In most cases, the contracts guarantee UFC fighters a fee for showing up at the necessary weight and stepping into the octagon. It’s typically a five-figure sum that increases as fighters continue winning and move up the UFC rankings. Those athletes also often have deals that double their money for winning.

However, the deal works differently for the cream of the crop. The men and women who headline the pay-per-view cards command larger base salaries. Conor McGregor is said to have been guaranteed $3 million for his loss to Khabib Nurmagomedov at UFC 229 in October 2018. Daniel Cormier averaged about $600,000 for each of his three fights that year.

The tradeoff is that bonuses for winning are either small or non-existent because the base pay is so high. On the other hand, the biggest attractions have negotiated cuts from the pay-per-view sales, too.

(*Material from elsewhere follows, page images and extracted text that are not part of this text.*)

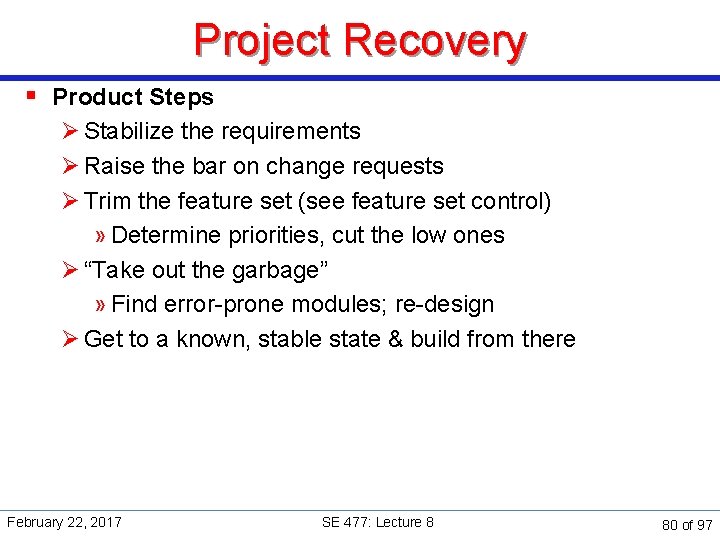 Project Recovery

▪ Product Steps
➢ Stabilize the requirements
➢ Raise the bar on change requests
➢ Trim the feature set (see feature set control)
» Determine priorities, cut the low ones
➢ “Take out the garbage”
» Find error-prone modules; re-design
➢ Get to a known, stable state & build from there

February 22, 2017 SE 477: Lecture 8 80 of 97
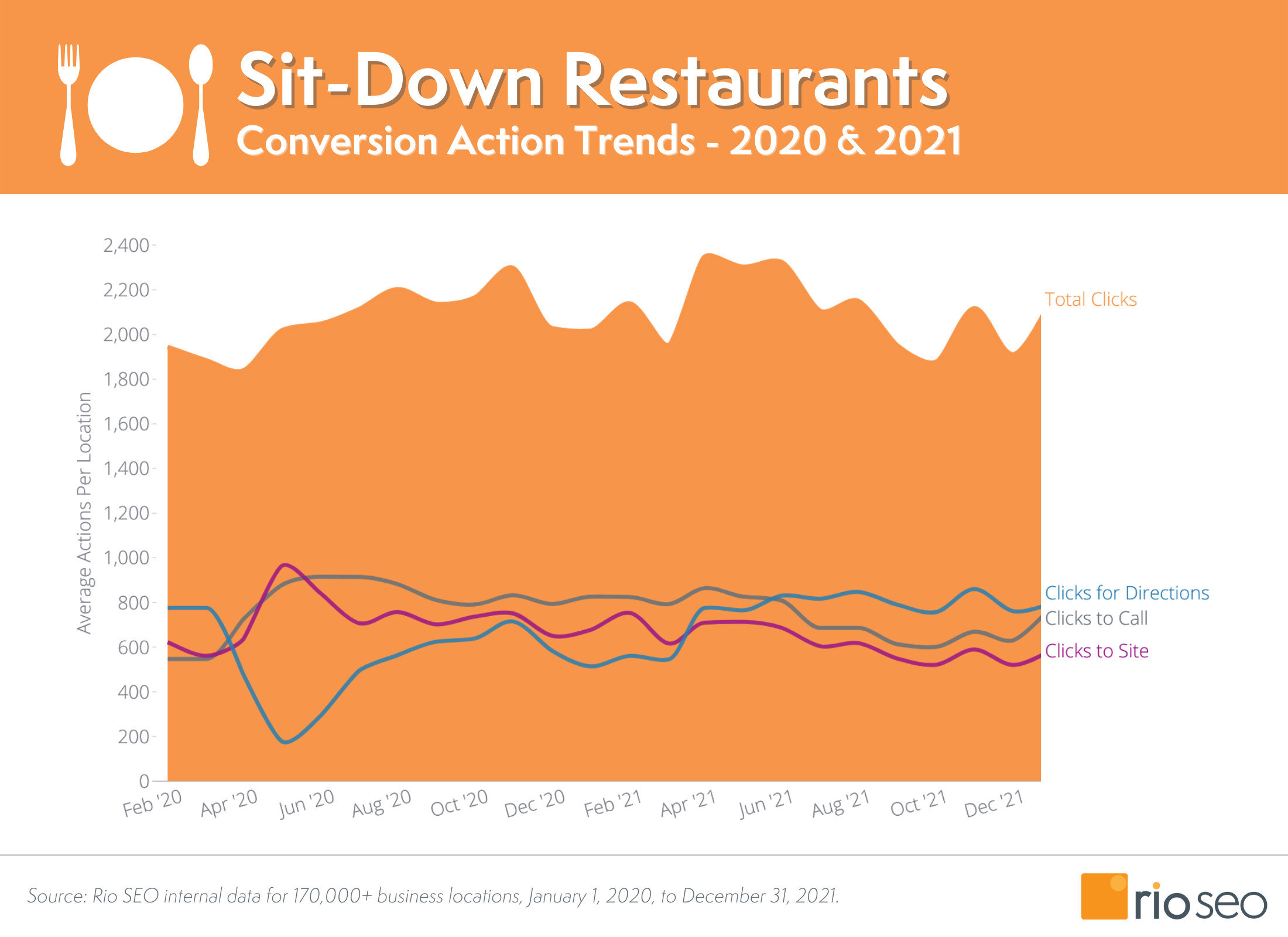 Sit-Down Restaurants
Conversion Action Trends - 2020 & 2021

Average Actions Per Location

2,400
2,200
2,000
1,800
1,600
1,400
1,200
1,000
800
600
400
200
0

Feb '20
Apr '20
Jun '20
Aug '20
Oct '20
Dec '20
Feb '21
Apr '21
Jun '21
Aug '21
Oct '21
Dec '21

Total Clicks
Clicks for Directions
Clicks to Call
Clicks to Site

Source: Rio SEO internal data for 170,000+ business locations, January 1, 2020, to December 31, 2021.

rio seo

Fans have always known about fight-night bonuses

White told the New York Post that the UFC standardized its policy in 2013 to hand out four bonuses of $50,000 apiece on each card. Two of them go to the contestants in the fight of the night, and one apiece are for the fighter of the night and the submission or knockout of the night.

Those amounts varied from card to card before then.

Combining base salaries, win bonuses, and the additional $200,000 available from each card, The MMA Guru reported that one-third of UFC fighters made $100,000 or more in 2018 when the mean average was $138,250, and the median was $68,500. Champions averaged $783,400.

Dana White has revealed another set of bonuses

Those inside MMA have known for years, but UFC President Dana White finally opened the window to the New York Post for a look at bonus money that hasn’t been discussed in the past. Besides the $50,000 payments that amounted to more than $8 million last year, White dished out another $4.6 million.

White told the paper, “Everybody who delivered on the card, I write a check” ranging from $4,000 to $25,000, “depending on what I thought of their fight.”

He explained that the largest discretionary bonus checks go to fighters who narrowly miss out on one of the $50,000 awards. With 456 fights spread over the 41 cards, the average last year was slightly over $5,044 per fighter per fight.

“Obviously, there’s a lot of money involved and, believe me, many people, including people who work for me, said, ‘If you would just say publicly what you do,’” White told the paper. “And I say, ‘But I don’t care.’ It’s nobody’s business what these guys make.”